Day one asks us to either write about why we got involved with the Health Activists Writer’s Month Challenge or talk about how we started on this path, so I decided to talk about me!  Actually, its because I can’t remember how long I have been doing the challenge or what made me start...except probably the fact that it was an interesting challenge.

But back to me!! Why do I write about my life with a child with diabetes online?  For the therapy.  Quite simply, that is in part why it began.  Writing, journaling, and such has always been my way of getting out thoughts, feelings and emotions.  If I wrote it out, I could work through it. 
I began to write about my challenges.  I wrote about our successes.  I chronicled my fight with the federal government to get the Disability Tax Credit.  I wrote about trying to choose an insulin pump for the first time.  Eventually I also began to talk about our day to day life.  The challenges of a preteen, and now the challenges faced in living with a teen.  We deal with hormones and independence. 

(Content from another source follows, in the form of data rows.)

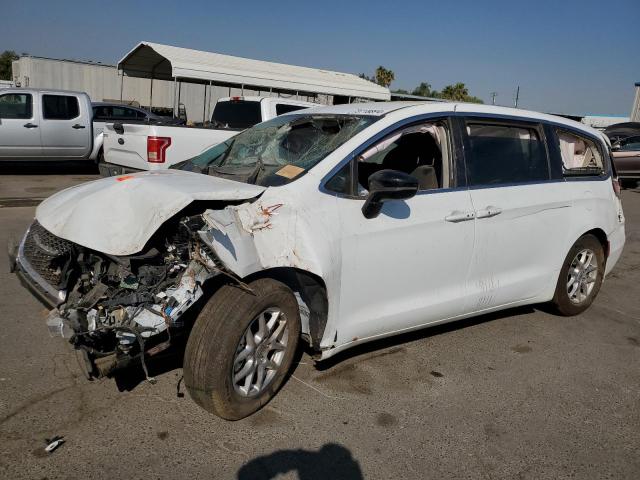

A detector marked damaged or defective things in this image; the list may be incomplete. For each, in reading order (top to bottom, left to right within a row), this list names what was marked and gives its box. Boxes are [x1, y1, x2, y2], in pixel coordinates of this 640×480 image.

crushed front end [8, 216, 224, 380]
crumpled hood [37, 171, 264, 256]
shattered windshield [178, 114, 378, 186]
severely damaged minivan [12, 102, 628, 420]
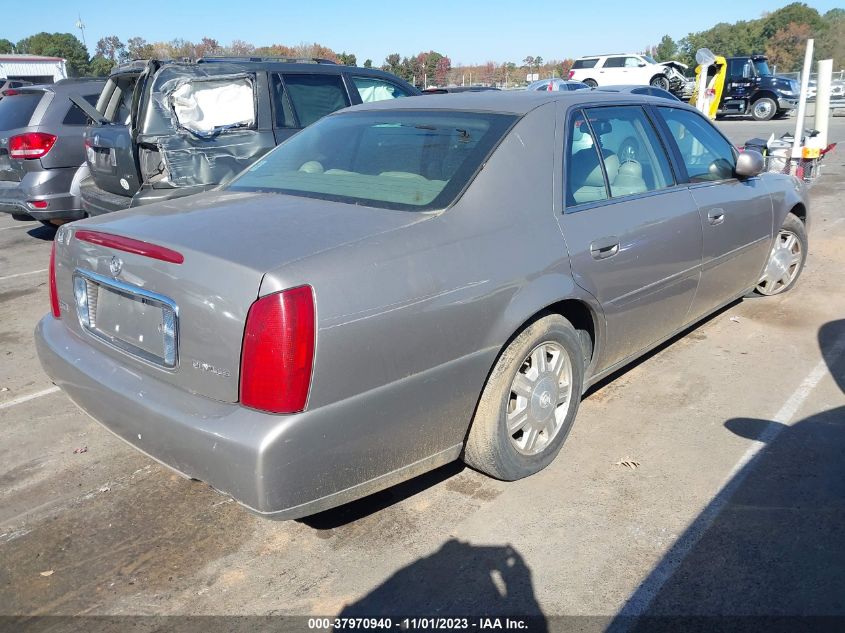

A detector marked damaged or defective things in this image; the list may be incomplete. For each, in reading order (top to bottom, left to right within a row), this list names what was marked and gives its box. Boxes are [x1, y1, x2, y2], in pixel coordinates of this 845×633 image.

damaged silver suv [72, 57, 418, 215]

I write to share my fears.  I write to share our joys.  I write to educate and to create awareness.  My son was diagnosed with Type 1 diabetes in March of 2000.  I was an educated young mother of two boys.  I knew about teething.  I had been through the flu, colds and potty training but I knew nothing of diabetes until it barged into our lives and almost killed my son.  In writing about Type 1 diabetes today, I hope to educate other parents, grandparents and the general public on what Type 1 diabetes is and the reality of how it impacts families and their lives.   

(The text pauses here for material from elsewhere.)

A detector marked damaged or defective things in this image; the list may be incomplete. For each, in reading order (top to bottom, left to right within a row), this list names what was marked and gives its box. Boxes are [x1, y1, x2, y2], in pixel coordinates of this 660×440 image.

Over the years, writing has also allowed me to connect with other parents and those living with diabetes.  It gives those who have not yet reached some of the stages we have to see how we have handled things and what they can expect.  It also helps those who are also living with a teen with type 1 know that they are not alone in their struggles and the strange victories that only those who live here can truly appreciate. 
There you have it...why I write about type 1 diabetes. I am looking forward to the many thought provoking challenges presented over the next 30 days.  I am equally looking forward to learning new things about other health writers.  Let the fun begin!!